■ What the task asks
Copy the data below word for word, starting at the line that contains "How much distance" and stopping after the line that contains "0.58 metres".

======== Data shown

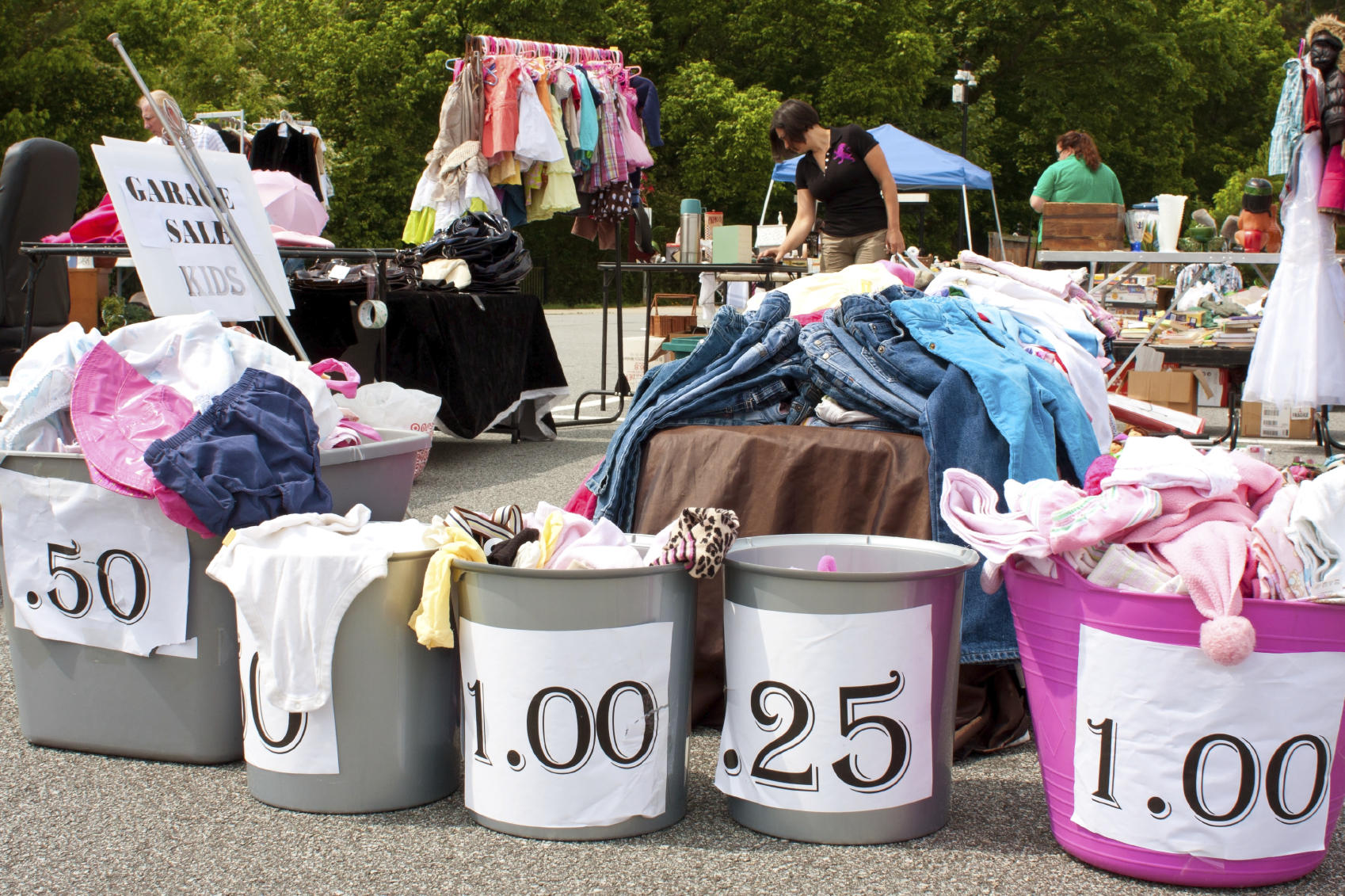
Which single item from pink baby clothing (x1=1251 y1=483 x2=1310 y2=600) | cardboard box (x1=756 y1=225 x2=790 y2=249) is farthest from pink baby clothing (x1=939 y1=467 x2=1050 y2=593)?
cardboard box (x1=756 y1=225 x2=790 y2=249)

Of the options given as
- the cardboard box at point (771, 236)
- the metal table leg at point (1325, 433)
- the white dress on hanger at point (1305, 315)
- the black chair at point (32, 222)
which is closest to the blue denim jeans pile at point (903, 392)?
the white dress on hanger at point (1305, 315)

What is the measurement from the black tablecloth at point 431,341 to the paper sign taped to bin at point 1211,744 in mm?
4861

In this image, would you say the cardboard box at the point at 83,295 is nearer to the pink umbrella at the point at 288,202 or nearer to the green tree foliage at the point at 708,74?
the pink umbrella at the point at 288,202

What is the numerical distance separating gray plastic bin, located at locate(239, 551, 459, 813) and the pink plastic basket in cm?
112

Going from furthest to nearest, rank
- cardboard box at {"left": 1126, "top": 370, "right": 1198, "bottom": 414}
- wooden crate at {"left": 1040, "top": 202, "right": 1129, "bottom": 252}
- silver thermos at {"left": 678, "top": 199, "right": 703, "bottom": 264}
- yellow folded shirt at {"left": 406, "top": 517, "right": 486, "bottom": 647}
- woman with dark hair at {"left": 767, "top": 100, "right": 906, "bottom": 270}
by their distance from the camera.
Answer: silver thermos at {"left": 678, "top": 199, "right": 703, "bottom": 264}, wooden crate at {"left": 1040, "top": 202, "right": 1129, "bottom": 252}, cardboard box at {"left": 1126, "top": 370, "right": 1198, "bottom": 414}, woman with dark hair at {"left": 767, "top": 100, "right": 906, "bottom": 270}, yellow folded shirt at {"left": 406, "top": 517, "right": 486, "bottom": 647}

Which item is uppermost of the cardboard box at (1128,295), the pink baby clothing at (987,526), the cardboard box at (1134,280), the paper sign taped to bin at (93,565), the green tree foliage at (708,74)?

================
======== Data shown

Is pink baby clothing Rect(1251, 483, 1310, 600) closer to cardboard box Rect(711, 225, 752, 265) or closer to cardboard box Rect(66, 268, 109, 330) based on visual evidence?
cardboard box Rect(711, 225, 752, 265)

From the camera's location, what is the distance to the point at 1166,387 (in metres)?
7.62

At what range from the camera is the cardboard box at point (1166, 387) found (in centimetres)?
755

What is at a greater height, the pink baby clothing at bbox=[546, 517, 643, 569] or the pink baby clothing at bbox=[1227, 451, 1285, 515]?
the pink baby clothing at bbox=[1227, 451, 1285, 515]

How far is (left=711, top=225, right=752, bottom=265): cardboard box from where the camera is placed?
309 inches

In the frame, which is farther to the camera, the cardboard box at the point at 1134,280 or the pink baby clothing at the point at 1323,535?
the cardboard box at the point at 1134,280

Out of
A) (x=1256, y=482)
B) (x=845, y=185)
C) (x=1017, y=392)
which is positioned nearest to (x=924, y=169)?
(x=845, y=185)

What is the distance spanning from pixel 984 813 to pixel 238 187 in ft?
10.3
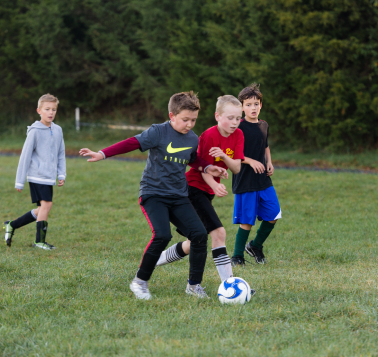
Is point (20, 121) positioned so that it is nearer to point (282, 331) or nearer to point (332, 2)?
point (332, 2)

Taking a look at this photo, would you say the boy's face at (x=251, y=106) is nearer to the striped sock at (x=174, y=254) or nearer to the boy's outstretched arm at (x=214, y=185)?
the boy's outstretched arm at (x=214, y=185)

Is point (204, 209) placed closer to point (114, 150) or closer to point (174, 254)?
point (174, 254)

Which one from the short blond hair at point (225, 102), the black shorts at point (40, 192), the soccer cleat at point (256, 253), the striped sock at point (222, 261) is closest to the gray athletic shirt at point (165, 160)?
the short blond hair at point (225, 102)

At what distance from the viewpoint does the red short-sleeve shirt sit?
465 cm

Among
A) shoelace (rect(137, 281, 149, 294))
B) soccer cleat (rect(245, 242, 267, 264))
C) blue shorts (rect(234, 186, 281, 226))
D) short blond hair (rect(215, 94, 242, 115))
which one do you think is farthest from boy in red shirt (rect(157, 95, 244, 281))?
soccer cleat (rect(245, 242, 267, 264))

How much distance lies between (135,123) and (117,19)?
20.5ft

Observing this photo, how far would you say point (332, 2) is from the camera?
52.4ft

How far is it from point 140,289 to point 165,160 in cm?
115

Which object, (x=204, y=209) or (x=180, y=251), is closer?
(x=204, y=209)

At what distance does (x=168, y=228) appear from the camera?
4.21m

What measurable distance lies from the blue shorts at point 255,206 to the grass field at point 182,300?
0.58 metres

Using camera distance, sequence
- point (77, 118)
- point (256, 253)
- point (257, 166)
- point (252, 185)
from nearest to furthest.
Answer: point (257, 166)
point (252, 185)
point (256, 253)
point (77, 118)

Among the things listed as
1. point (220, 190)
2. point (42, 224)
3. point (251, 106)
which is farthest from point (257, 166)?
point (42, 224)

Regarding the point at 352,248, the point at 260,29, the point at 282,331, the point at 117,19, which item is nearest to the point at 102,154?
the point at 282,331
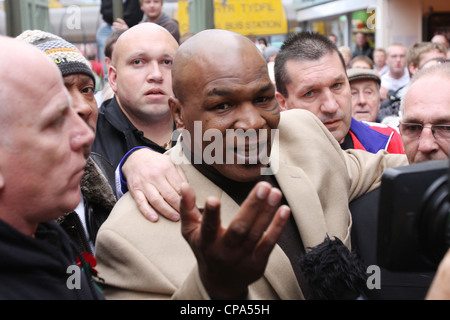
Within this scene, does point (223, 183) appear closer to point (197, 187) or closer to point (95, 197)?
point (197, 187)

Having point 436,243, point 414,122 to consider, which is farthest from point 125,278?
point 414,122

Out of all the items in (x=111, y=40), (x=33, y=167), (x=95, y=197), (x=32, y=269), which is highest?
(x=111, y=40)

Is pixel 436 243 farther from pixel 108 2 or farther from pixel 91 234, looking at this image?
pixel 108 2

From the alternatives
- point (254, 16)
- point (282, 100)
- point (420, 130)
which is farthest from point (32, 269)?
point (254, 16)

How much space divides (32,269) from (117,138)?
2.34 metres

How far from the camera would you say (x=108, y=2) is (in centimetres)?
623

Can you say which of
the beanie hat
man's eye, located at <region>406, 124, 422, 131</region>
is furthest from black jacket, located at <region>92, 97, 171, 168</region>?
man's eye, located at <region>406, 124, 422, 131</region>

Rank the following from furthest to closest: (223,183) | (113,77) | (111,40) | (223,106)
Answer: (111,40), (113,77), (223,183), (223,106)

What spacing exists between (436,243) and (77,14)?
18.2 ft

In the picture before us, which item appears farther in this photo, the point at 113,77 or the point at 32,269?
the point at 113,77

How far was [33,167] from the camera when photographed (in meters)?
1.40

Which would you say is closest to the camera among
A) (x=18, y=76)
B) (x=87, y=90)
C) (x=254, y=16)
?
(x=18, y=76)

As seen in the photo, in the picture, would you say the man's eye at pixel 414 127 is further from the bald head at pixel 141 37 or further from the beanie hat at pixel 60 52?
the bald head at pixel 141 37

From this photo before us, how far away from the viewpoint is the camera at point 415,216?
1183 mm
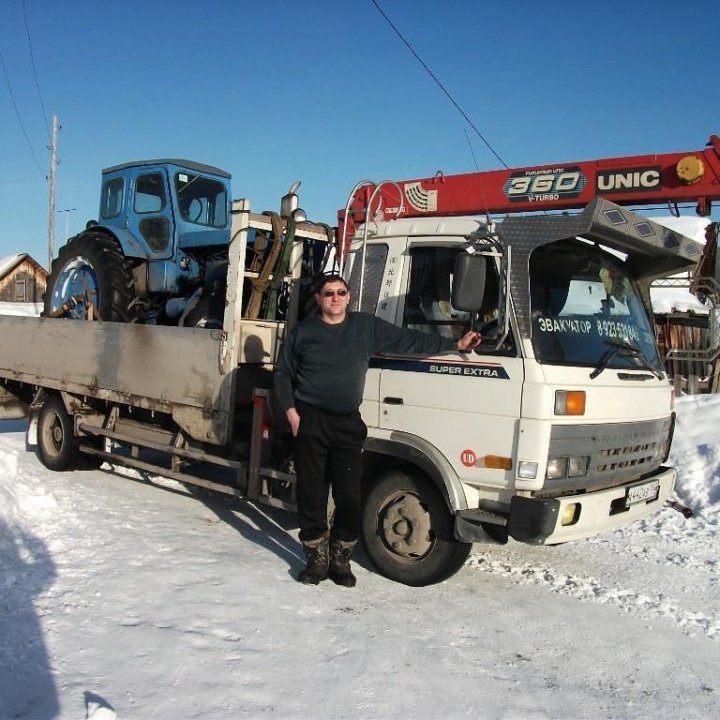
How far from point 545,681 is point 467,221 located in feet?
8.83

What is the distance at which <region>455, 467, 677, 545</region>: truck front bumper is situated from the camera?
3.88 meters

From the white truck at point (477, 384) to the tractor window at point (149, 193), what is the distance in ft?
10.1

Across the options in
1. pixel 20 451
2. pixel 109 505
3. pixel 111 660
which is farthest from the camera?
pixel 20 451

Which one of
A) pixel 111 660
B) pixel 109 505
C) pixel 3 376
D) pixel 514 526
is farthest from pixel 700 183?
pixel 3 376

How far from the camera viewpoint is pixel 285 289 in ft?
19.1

================

■ Exercise solution
How much distance lies between (135,123) and (117,19)?
20.5ft

Observing this photo, how far would you say point (332, 2) is from the camera?
52.4ft

How far is it from point 140,289 to point 165,160 in cm?
115

Which object, (x=204, y=209) or (x=180, y=251), is closer?
(x=204, y=209)

At what distance does (x=168, y=228) appear from the camera?
4.21m

What measurable distance lies from the blue shorts at point 255,206 to the grass field at point 182,300?
0.58 metres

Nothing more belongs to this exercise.